Como é que este esforço ajudará a criar resiliência no domínio da saúde?
Dr. Eta: As provas que o MOMENTUM irá apoiar o Ministério da Saúde a gerar através deste RMS na área da saúde serão partilhadas com outros intervenientes na área da saúde e fora dela. Os resultados do estudo permitirão ao projeto e a outras partes interessadas prestar um apoio mais direcionado às comunidades, especialmente às do Kivu do Norte, que permitirá às famílias e às comunidades tornarem-se resistentes à saúde. As conclusões do estudo permitirão uma utilização melhor e mais eficaz dos recursos limitados disponíveis, a fim de contribuir para tornar as famílias e as comunidades resistentes aos choques e às pressões que afectam a saúde.
Como prevê que as conclusões do RMS possam ser utilizadas para melhorar a equidade face aos choques?
Dr. Eta: As análises desagregadas dos dados do RMS, por exemplo, por sexo, tipo de agregado familiar, estatuto socioeconómico e nível de escolaridade do chefe do agregado familiar, permitiriam a identificação de diferenças no acesso aos serviços de saúde, especialmente durante os choques. É provável que sejam identificadas diferenças semelhantes no que respeita à forma como esses diferentes grupos lidam com os períodos de choque e atenuam o seu impacto. Estas informações permitiriam refletir sobre a forma de adaptar o apoio prestado aos agregados familiares e às comunidades, a fim de limitar o agravamento das diferenças de acesso e, por conseguinte, das desigualdades frequentemente causadas pelos choques.

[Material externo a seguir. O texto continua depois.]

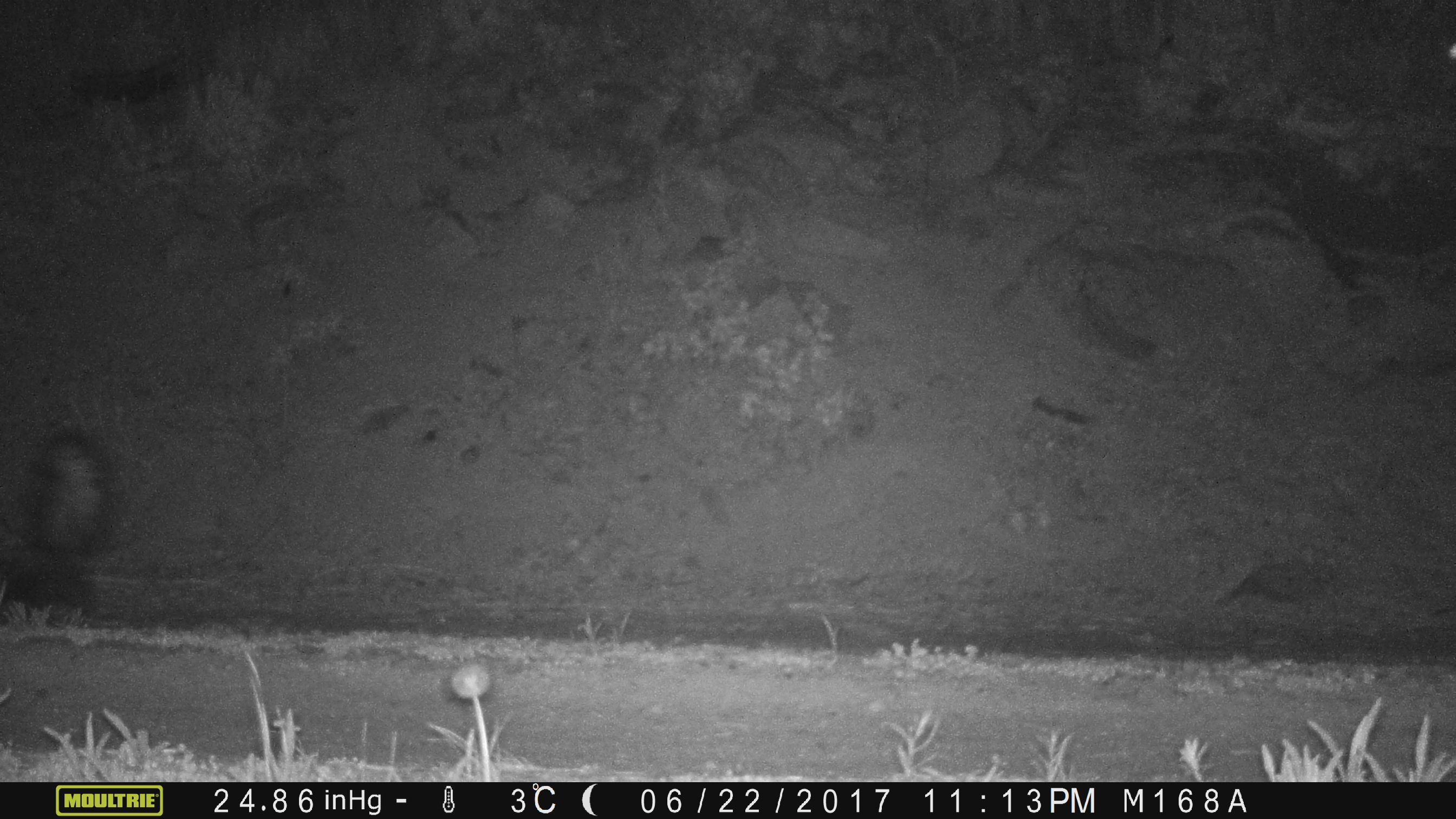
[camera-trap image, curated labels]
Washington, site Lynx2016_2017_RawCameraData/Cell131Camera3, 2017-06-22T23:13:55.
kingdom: Animalia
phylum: Chordata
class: Mammalia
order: Carnivora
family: Mephitidae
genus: Mephitis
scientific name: Mephitis mephitis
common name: striped skunk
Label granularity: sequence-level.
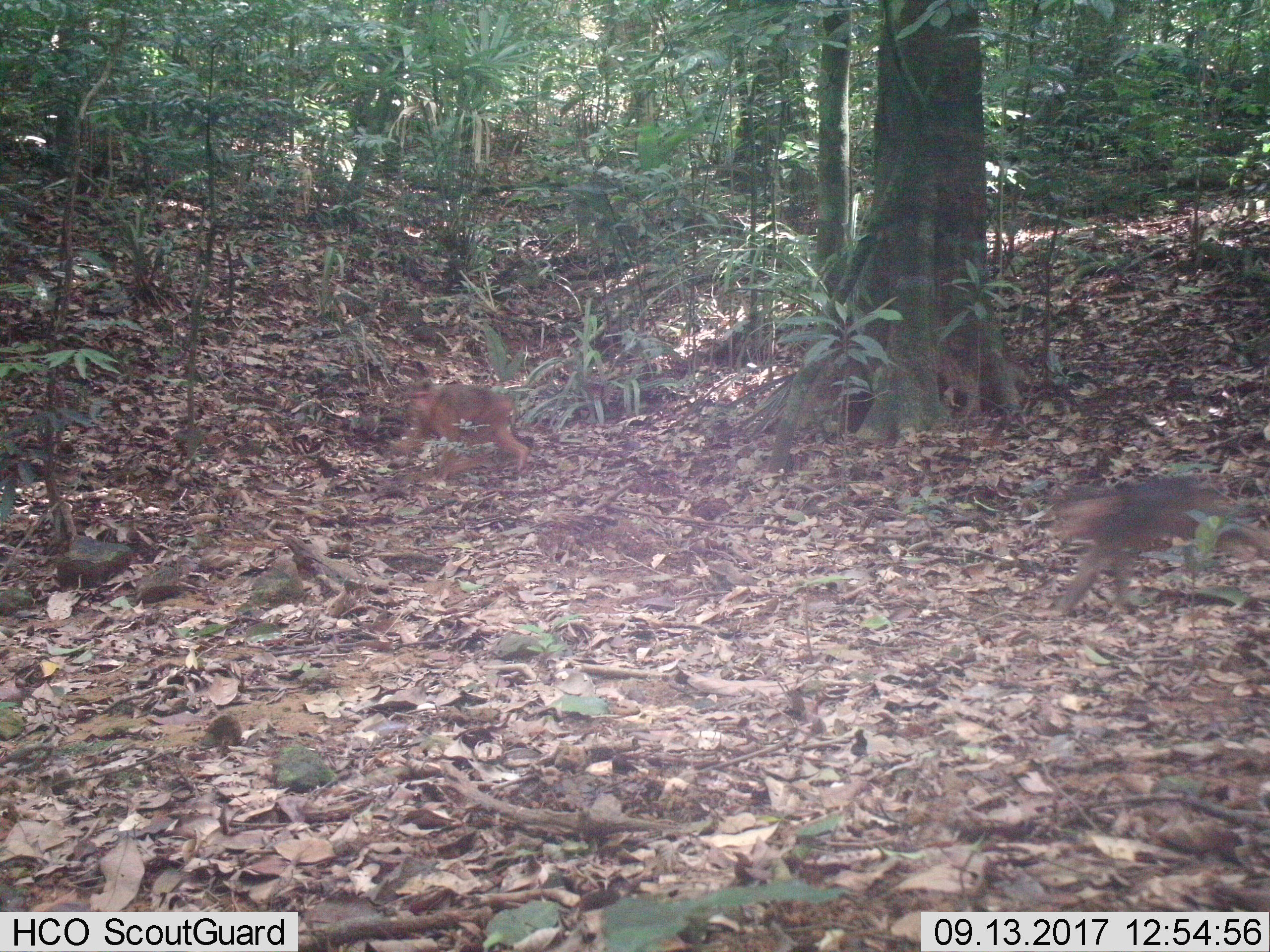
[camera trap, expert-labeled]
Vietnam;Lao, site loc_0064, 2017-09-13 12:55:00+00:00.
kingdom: Animalia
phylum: Chordata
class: Mammalia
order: Primates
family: Cercopithecidae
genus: Macaca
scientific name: Macaca arctoides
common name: stump-tailed macaque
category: stump tailed macaque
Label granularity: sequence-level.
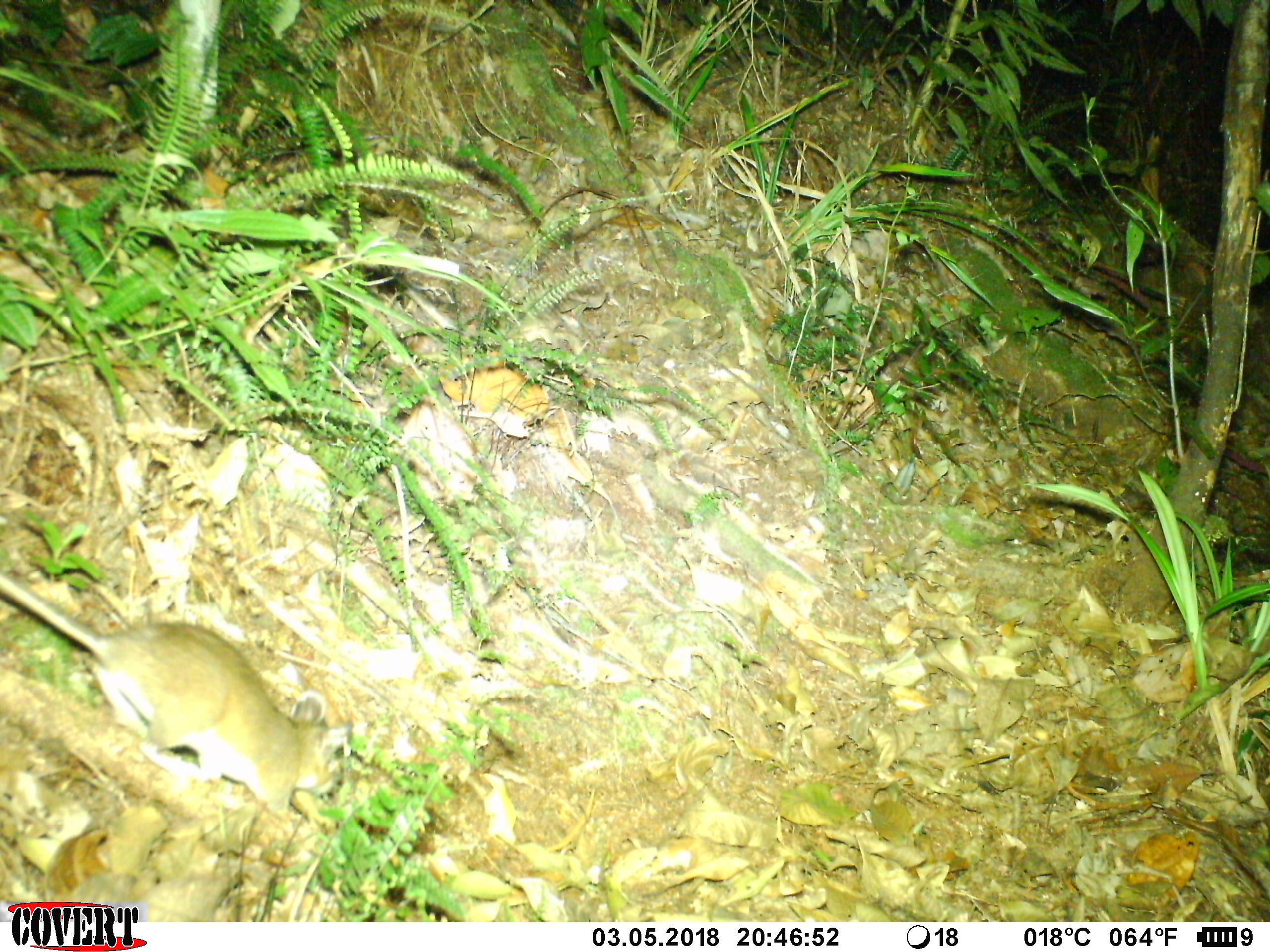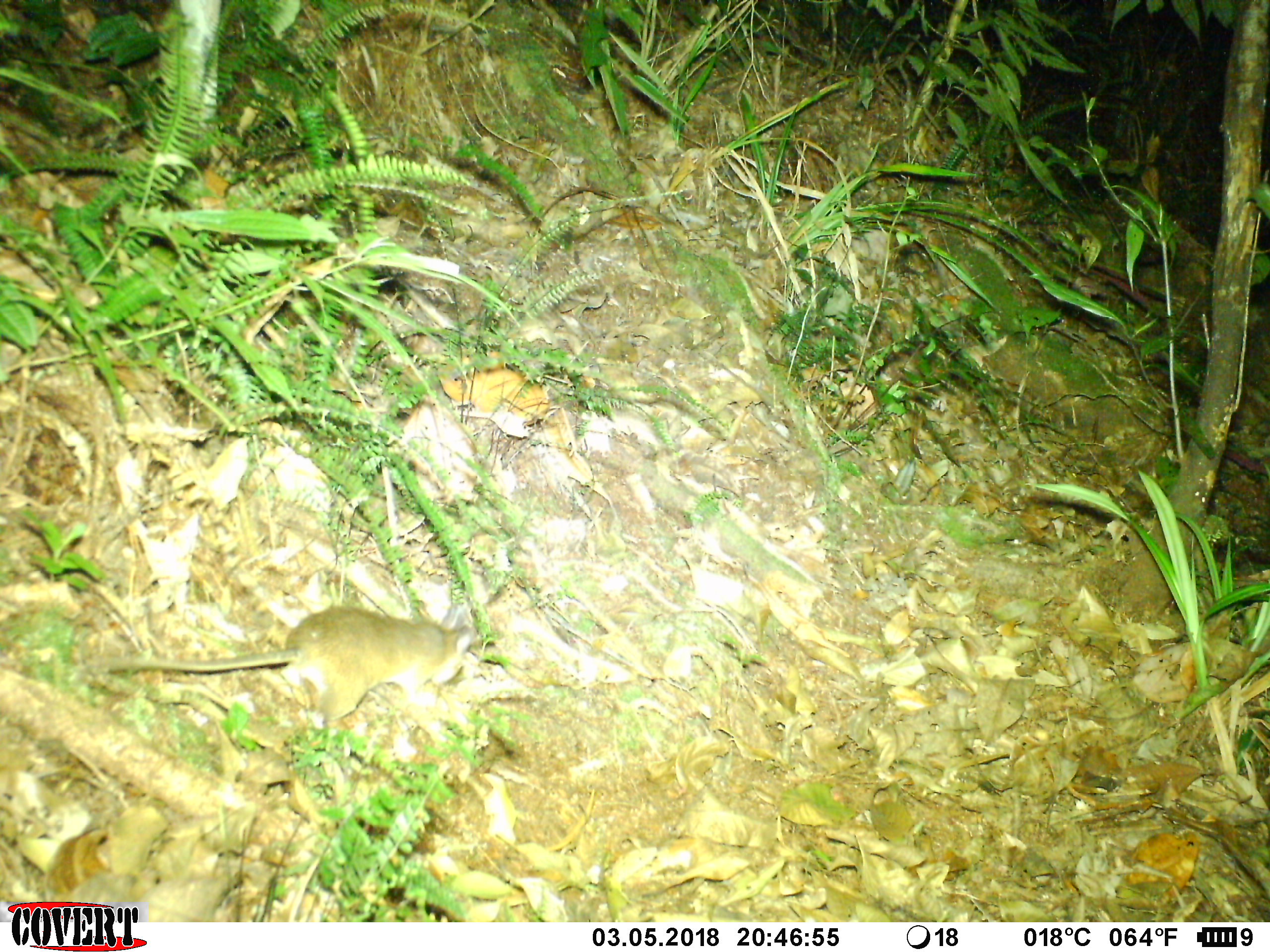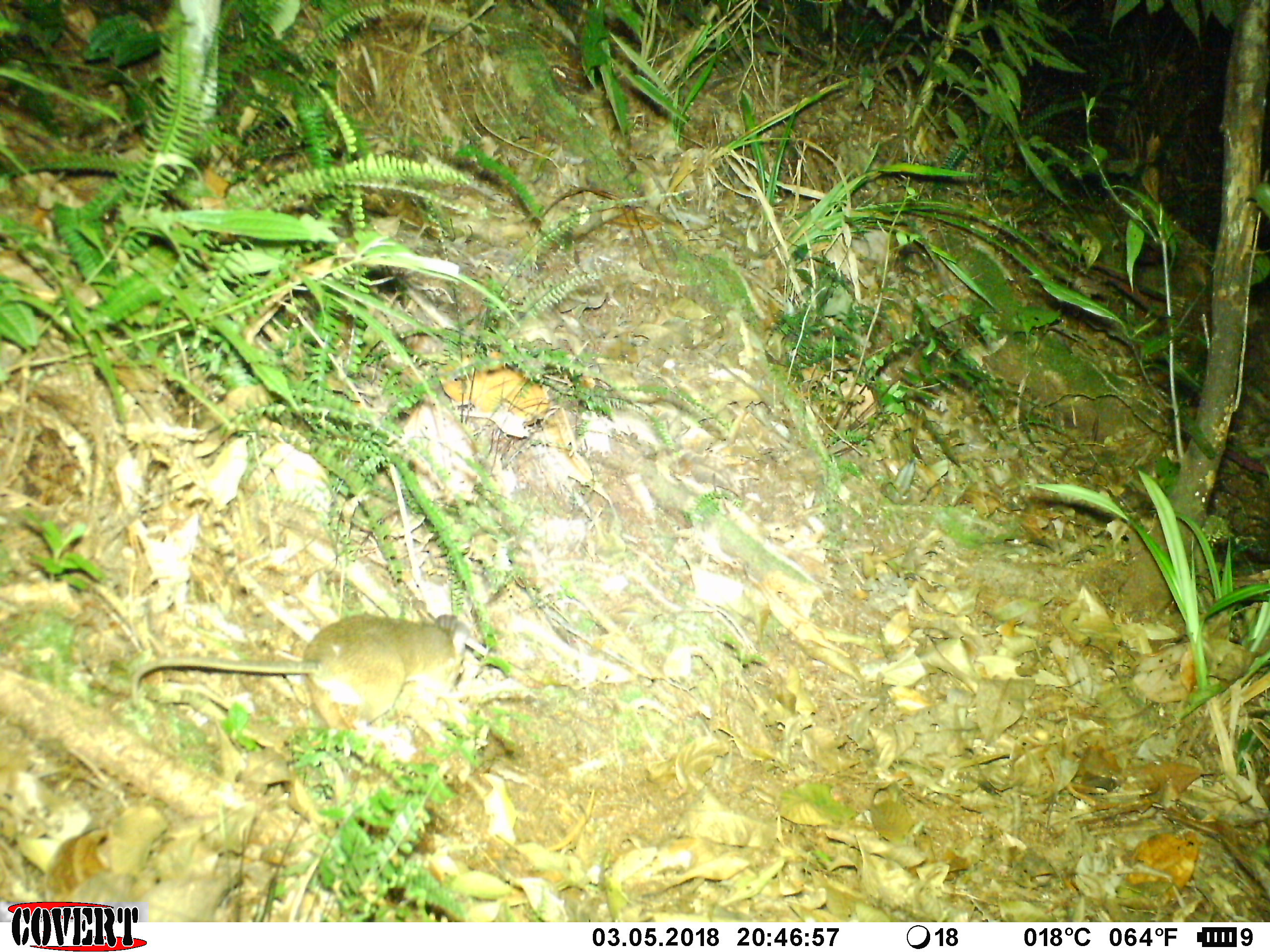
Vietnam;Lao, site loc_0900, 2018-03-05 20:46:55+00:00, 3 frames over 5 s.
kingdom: Animalia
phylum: Chordata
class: Mammalia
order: Rodentia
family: Muridae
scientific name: Muridae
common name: old-world mice and rats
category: unidentified murid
Unidentified murid (old-world mice and rats) (Muridae). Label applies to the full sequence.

Como poderei aceder aos resultados quando estiverem disponíveis?
O RMS consiste numa base de referência e em duas rondas de acompanhamento. Os resultados da linha de base estarão disponíveis ao público no final de abril, e o relatório de linha de base correspondente estará acessível no sítio Web MOMENTUM. Os resultados da ronda de seguimento só estarão disponíveis no final de 2024.